Do I install R and RStudio, or just one of them?

Install both. R is the language and engine; RStudio (now part of Posit) is the editor that makes R usable. RStudio will not run without R installed first, so install R, then RStudio.

Which encoding should I use for historical sources?

Always UTF-8. Set it as your default in RStudio under Tools, Global Options, Code, Saving. UTF-8 handles accented names, long-s, currency marks and non-Latin scripts that ASCII or Windows-1252 will corrupt.

Should humanities researchers use renv from the start?

Yes, if you plan to share or revisit a project. Running renv::init() in each project records exact package versions so the analysis still runs years later, which matters for citation and reproducibility.

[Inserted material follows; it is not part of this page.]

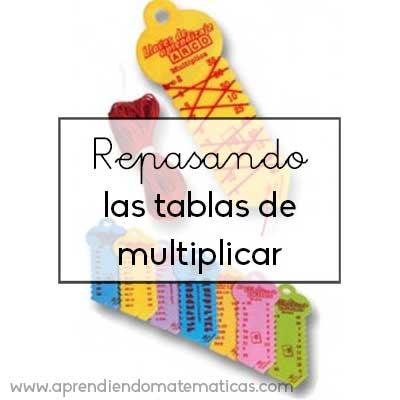 Tablas De Multiplicar 1 Al 20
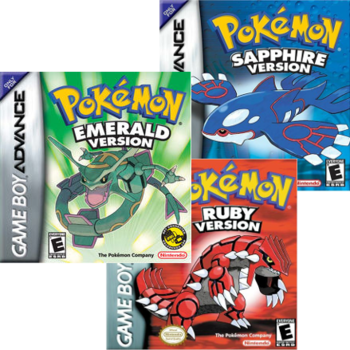 Pokémon Ruby and Sapphire (Video Game) - TV Tropes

How big a machine do I need for R in the humanities?

Most archival tabular and text work runs comfortably on 8 GB of RAM. Large corpora or geospatial rasters benefit from 16 GB, but you rarely need specialist hardware to start.

What is the fastest way to get help when R errors out?

Copy the exact error message into a search, and check the package vignette with browseVignettes('packagename'). The rOpenSci and Programming Historian communities are humanities-aware and welcoming.